Question of future capacity looms for shippers and carriers
Jeff Berman, Group News Editor -- Logistics Management, 11/1/2009
WALTHAM, Mass. — Despite some recent sequential increases in trucking volumes, capacity has steadily continued to leave the marketplace in recent quarters.
According to trucking analysts, the reasons for the capacity exodus vary, but they generally come back to common refrains, including low demand and consumer spending in conjunction with tight credit markets. It’s this state of capacity in 2009 that has many in the industry wondering if there will be enough once the economy rebounds.
In fact, many believe there won’t be nearly enough to meet future demands. According to FTR Associates President Eric Starks, when the economy fully recovers, the capacity picture won’t be pretty. As demand returns, said Starks, carriers will be found scrambling. “Carriers are not going to add capacity ahead of time, because that requires cash on hand and freight to move,” he said.
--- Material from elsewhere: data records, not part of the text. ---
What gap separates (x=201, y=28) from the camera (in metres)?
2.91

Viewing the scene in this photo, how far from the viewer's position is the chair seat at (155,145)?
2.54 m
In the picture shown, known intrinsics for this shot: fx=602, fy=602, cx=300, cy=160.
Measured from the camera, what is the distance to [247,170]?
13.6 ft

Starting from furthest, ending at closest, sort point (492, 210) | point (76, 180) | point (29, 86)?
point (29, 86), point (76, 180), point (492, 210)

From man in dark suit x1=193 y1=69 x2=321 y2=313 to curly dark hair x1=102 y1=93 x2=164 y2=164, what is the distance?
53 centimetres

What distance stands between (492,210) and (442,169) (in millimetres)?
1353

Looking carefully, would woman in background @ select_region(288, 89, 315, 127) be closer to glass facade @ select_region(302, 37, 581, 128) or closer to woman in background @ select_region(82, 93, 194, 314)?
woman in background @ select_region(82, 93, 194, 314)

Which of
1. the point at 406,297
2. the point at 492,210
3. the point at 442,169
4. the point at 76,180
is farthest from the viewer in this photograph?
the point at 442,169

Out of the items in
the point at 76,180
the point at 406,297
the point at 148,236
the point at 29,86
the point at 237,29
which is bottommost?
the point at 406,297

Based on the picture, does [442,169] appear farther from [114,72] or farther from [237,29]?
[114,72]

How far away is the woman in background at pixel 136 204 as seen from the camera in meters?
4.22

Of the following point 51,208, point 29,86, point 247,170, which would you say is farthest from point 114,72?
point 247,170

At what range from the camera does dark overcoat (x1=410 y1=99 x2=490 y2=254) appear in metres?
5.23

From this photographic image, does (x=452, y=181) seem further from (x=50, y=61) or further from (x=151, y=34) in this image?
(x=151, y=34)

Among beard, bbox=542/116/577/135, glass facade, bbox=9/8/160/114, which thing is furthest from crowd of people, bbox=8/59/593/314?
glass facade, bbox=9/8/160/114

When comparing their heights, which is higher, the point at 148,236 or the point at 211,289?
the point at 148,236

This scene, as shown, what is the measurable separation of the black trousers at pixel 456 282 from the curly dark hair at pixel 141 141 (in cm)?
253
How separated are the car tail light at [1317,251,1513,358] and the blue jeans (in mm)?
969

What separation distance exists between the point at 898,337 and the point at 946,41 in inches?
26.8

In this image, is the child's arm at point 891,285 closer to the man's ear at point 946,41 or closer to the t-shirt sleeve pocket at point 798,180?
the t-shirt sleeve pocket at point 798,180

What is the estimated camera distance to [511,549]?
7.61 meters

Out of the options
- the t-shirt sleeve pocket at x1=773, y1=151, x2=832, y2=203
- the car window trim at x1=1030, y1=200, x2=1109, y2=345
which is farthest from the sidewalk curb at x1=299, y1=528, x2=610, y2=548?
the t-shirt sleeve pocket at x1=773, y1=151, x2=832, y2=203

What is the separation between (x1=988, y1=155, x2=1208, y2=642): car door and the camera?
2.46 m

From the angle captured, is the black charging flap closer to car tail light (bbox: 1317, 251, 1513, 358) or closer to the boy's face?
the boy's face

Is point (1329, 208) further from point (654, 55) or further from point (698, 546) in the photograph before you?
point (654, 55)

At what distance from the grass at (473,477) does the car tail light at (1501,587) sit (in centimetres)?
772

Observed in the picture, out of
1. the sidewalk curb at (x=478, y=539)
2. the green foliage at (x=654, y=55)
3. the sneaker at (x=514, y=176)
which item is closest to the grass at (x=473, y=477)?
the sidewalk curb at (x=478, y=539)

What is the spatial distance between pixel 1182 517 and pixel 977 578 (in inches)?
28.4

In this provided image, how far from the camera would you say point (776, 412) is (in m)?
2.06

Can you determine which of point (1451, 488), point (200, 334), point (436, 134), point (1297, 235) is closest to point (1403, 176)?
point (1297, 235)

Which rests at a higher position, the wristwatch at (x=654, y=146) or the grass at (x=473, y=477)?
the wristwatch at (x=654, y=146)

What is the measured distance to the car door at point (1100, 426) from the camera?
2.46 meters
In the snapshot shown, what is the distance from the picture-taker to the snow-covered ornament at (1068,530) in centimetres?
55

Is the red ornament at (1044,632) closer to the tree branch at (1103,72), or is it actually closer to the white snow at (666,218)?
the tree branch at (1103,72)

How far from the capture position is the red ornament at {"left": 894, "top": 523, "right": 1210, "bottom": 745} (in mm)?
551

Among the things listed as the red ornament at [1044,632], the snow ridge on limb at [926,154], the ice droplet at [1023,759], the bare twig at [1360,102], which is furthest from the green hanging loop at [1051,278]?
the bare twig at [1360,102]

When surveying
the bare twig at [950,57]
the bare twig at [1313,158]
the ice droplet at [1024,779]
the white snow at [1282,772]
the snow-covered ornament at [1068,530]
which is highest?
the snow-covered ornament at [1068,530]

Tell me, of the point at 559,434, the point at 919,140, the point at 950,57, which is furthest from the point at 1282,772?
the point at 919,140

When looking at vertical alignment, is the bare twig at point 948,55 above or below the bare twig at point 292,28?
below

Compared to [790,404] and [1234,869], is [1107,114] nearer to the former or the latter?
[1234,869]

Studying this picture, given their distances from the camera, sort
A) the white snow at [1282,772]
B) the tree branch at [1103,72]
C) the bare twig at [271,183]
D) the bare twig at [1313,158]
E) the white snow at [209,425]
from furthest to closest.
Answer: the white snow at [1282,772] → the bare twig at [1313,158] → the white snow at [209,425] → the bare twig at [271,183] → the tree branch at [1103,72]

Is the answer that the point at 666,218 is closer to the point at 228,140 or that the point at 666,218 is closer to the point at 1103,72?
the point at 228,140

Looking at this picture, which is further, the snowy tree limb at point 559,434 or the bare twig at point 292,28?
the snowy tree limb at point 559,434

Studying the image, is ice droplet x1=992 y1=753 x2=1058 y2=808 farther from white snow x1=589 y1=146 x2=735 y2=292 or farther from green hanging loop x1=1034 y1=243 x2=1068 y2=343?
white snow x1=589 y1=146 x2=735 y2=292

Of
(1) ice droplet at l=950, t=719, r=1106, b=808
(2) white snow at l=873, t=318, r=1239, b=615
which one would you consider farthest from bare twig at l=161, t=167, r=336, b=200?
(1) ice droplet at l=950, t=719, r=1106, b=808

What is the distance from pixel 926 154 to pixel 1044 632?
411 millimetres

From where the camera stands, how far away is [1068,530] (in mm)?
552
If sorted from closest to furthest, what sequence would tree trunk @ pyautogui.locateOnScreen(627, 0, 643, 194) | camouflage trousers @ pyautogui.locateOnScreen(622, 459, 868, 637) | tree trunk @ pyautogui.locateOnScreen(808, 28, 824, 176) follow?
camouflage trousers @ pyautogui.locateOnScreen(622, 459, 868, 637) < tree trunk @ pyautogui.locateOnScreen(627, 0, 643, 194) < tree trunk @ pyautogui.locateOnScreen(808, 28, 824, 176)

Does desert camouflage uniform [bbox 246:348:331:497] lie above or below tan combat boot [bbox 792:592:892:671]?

While the signals appear somewhat ominous, there are some signs that things are improving on the capacity front, according to a recent report by Avondale Partners analyst Donald Broughton. In his report, Broughton notes that in the second quarter Avondale estimates that 370 companies with an average fleet size of 18 pulled 6,725 trucks from the road—less than 0.4 percent of the nation’s over the road heavy duty truck capacity. This is the lowest number of companies recorded and the smallest average company size recorded since the first quarter of 2007, Broughton explained.
“The rate of companies failing is less than 40 percent of what it was in the second quarter last year. And with the drop in the average size of fleet (from 47 to 18), the total number of trucks being pulled from the road is less than 15 percent of last year’s second quarter rate,” wrote Broughton. “This estimate does not include the industry wide trend, especially in larger fleets, to rationalize the size of their ongoing fleets. However, it does represent a marked decline from the 46,025 trucks pulled from the nation’s highways in the second quarter of 2008.”
Even with these encouraging signs, larger problems loom when it comes to truck tonnage levels—and capacity—returning to healthy and productive levels. As things stand, tonnage is still well below last year’s levels, with the American Trucking Associations reporting that its advance seasonally-adjusted for-hire truck tonnage measure has been up on a sequential basis three of the last four months.
As for how things look going forward in terms of the overall health of the trucking industry, it’s clear that more time is needed before order is truly restored.